Many students choose to take a Pharmacy exam in order to get a coveted pharmacist practice certificate. However, many students also choose this test to learn important concepts and techniques that will prepare them for their entry-level pharmacist positions at pharmacies. The Pharmacy Multiple Choice Questions portion of the entrance exam is administered by several pharmaceutical institutions including the Pharmacy Technician Certification Board (PTCB) and The American Association of Pharmacy Technicians (AAPT). This portion of the qualifying exam tests students on topics such as pharmacology, pharmaceutical calculations, and pharmacy legalities. Students who successfully pass the exam will receive their PTCB or AAPT certification.
When you’re faced with multiple choice questions, your first instinct may be to panic. But that’s exactly what the pharmacist preparation course will focus on teaching you. Rather than attempting to tackle each question individually, you should learn to answer each question in groups of two or three. For example, instead of asking, “How do I calculate the volume of acetaminophen that is in one ounce of acetaminophen aerosol?”
You should choose a list of questions to answer from a list prepared by the pharmacist. The questions should then be printed out.. You should keep your workbook that includes all of your answers. This will help you remember the answer keys and will help you in your clinical duties.

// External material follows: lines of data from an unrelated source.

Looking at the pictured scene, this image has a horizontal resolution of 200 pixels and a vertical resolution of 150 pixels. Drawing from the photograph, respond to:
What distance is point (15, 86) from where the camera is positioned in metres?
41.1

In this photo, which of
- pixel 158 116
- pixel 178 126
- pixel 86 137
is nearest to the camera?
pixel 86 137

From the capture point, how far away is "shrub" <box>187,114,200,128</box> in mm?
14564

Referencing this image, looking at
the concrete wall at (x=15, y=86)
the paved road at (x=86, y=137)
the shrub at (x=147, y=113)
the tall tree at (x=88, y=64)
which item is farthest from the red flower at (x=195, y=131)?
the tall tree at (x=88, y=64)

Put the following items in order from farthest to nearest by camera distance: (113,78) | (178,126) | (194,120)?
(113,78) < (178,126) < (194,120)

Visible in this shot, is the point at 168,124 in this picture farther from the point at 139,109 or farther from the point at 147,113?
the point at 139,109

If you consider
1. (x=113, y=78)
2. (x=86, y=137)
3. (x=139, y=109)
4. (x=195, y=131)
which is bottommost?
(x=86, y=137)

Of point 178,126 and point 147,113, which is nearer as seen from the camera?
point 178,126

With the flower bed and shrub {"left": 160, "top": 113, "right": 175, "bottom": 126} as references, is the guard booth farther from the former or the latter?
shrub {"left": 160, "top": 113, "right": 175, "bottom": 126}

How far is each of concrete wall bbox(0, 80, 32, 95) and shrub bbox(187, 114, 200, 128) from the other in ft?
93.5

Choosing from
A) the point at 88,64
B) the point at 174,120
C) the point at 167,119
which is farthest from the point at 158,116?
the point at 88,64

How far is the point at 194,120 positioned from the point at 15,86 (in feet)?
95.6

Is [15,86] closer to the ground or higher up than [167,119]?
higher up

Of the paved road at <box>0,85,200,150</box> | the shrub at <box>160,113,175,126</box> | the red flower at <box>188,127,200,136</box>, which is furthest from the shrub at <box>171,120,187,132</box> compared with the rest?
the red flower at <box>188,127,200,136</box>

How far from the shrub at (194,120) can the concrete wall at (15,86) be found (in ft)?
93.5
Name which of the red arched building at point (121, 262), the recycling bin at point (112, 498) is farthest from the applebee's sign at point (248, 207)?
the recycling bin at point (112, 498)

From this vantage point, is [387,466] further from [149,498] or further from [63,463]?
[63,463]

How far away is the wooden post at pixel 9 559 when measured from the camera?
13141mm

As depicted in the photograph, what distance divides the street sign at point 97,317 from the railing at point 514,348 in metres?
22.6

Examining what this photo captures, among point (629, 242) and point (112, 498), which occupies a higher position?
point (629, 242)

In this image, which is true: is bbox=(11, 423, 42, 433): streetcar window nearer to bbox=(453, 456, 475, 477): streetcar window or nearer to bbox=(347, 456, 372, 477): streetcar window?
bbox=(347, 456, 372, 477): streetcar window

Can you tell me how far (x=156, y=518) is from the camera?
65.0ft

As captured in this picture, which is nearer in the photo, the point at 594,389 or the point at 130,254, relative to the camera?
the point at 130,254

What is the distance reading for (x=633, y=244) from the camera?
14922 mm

Your answer keys are the keys to understanding your pharmacology exam. They should include the definition of the topic, common terms used in the field, the structure of the word problem and the answer choices to consider when answering multiple choice questions. All of these areas should be covered in depth throughout the entire course. The first few sections of the pharmacology section will give you the opportunity to review all of the key concepts used in your pharmacology textbook. You can review these topics in any order that makes you comfortable.
When choosing how to answer questions in your pharmacology exam, you will need to think about the structure of the question. If you’re asking a complex question, chances are that your mind won’t have the answer ready for you. In this case, you will need to either find more experience with the specific topic or take some time to seek out the answer yourself. Once you know what the correct answer is, you can then begin to think about how to best explain it.
In many cases, the mock exams will offer you an explanation of why the question is wrong. Even if it’s the pharmacist himself, he/she is likely going to use the same explanation in order to make sure you understand.
There are some times when the question will be clear-cut, and there are times when you may be uncertain about certain aspects of the question. Either way, these are good times to review your understanding of the subject matter. Once you do, you should then be ready to answer confidently. If you take the time to review the materials that cover the subject matter and then practice some of the suggested strategies, you’ll find that answering pharmacy questions can be quite simple. Now all you need is a test!